* Actions to take:
(1) According to the article on Pennsylvania abortion-clinic inspections, how many of the state's 22 clinics were ordered to remedy problems?
(2) Write out the article on Pennsylvania abortion-clinic inspections starting with "It wasn't until" and going on through "equipment readily available.", swapping "resuscitation equipment" for "emergency equipment".
(3) Proceed with the article on Pennsylvania abortion-clinic inspections from where it stops.

* Extract:
+---+
When they finally resumed routine inspections of abortion clinics last year after more than 15 years, Pennsylvania health regulators ordered 14 of the state's 22 clinics to remedy problems, a review of records shows.

Three of those 14 clinics were in Philadelphia. But none of the conditions found remotely approached the filthy, illegal operations at the now-shuttered Women's Medical Society clinic, presided over by Kermit Gosnell, who faces eight counts of murder.

The grand jury that investigated Gosnell, his wife and eight other clinic workers had scathing criticism last week for state health regulators for letting the squalor at the clinic, at 38th Street and Lancaster Avenue, go unchecked for years.

It wasn't until after a drug raid last February of Gosnell's clinic that the state Health Department resumed regular abortion-clinic inspections. The grand jury said inspections had ended "sometime after 1993."

The most common recent deficiencies at the other abortion clinics, according to records obtained by the Associated Press, were failures to properly report medical conditions that qualify as "serious events" and not keeping resuscitation equipment readily available.

The Philadelphia clinics were cited for failures to test or record urine-protein and blood-sugar levels or for issues related to checking on patients after surgery in the recovery room.
+---+
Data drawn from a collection
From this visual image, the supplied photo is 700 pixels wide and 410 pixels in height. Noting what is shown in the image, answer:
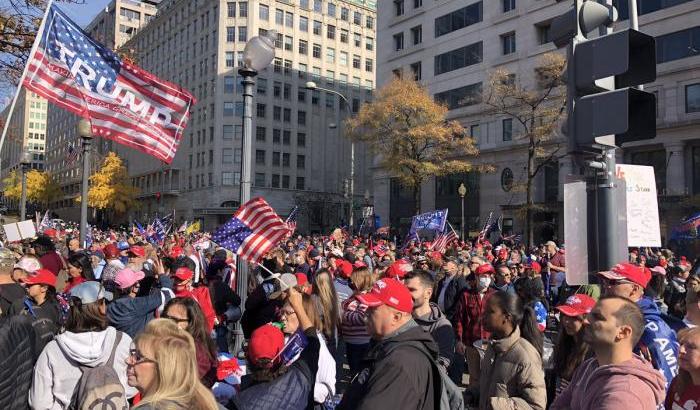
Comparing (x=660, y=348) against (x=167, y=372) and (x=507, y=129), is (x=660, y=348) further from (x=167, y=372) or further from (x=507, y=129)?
(x=507, y=129)

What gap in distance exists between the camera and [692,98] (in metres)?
33.1

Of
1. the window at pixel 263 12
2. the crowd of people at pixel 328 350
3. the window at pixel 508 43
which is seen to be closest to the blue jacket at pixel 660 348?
the crowd of people at pixel 328 350

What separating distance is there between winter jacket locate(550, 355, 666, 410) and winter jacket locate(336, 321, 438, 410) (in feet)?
2.56

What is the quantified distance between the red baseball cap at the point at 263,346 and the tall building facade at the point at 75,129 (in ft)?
303

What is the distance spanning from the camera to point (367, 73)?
83.7 m

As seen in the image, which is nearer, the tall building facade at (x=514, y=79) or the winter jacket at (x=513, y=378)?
the winter jacket at (x=513, y=378)

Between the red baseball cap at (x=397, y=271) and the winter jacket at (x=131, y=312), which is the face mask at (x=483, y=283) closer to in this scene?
the red baseball cap at (x=397, y=271)

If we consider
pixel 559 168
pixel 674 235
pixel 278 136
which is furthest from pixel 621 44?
pixel 278 136

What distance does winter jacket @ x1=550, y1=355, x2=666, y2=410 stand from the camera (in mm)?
2541

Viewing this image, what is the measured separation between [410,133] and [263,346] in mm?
34165

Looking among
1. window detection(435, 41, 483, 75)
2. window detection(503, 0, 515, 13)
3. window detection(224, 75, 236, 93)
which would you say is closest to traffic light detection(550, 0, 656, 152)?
window detection(503, 0, 515, 13)

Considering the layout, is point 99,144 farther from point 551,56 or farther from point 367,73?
point 551,56

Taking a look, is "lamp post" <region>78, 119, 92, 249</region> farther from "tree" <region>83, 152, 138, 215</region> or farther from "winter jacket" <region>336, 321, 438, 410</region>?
"tree" <region>83, 152, 138, 215</region>

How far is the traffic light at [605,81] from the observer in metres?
4.88
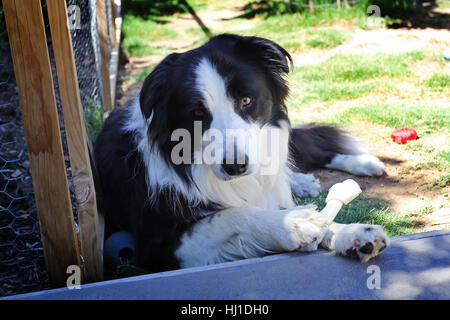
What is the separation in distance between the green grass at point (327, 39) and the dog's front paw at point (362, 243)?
527cm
+---+
* Answers:
(1) 14

(2)
It wasn't until after a drug raid last February of Gosnell's clinic that the state Health Department resumed regular abortion-clinic inspections. The grand jury said inspections had ended "sometime after 1993."

The most common recent deficiencies at the other abortion clinics, according to records obtained by the Associated Press, were failures to properly report medical conditions that qualify as "serious events" and not keeping emergency equipment readily available.

(3)
Planned Parenthood Southeastern Pennsylvania's clinic on Locust Street in Center City was cited in the fall by state health regulators for not checking six of 10 patients' vital signs every 15 minutes while those patients were recovering from anesthesia. Inspectors found that vital signs were checked about every 30 to 45 minutes.

Dayle Steinberg, president and chief executive of Planned Parenthood Southeastern Pennsylvania, said yesterday that the organization's clinics "maintain very strict policies and procedures" and that the matter has been corrected.

Inspectors at the office of Charles Benjamin, on West Tabor Road near Albert Einstein Medical Center, found that his clinic did not test urine-protein and blood-sugar levels before abortions.

Benjamin said yesterday that he wasn't previously aware that those tests were required and finds "no medical reason" to do so, but that he now performs those tests.

Regulators also found that some medical records did not have all the proper documentation, but Benjamin said this was a "charting" issue, in which "they wanted things recorded in a different way."

The Health Department inspection of Penn Family Care of the Clinical Practices of the University of Pennsylvania, at 39th and Market streets in University City, also indicated that tests of levels had not been performed. A Penn Medicine spokeswoman said in a statement yesterday that the issue was promptly corrected.

Daily News staff writer Julie Shaw contributed to this article.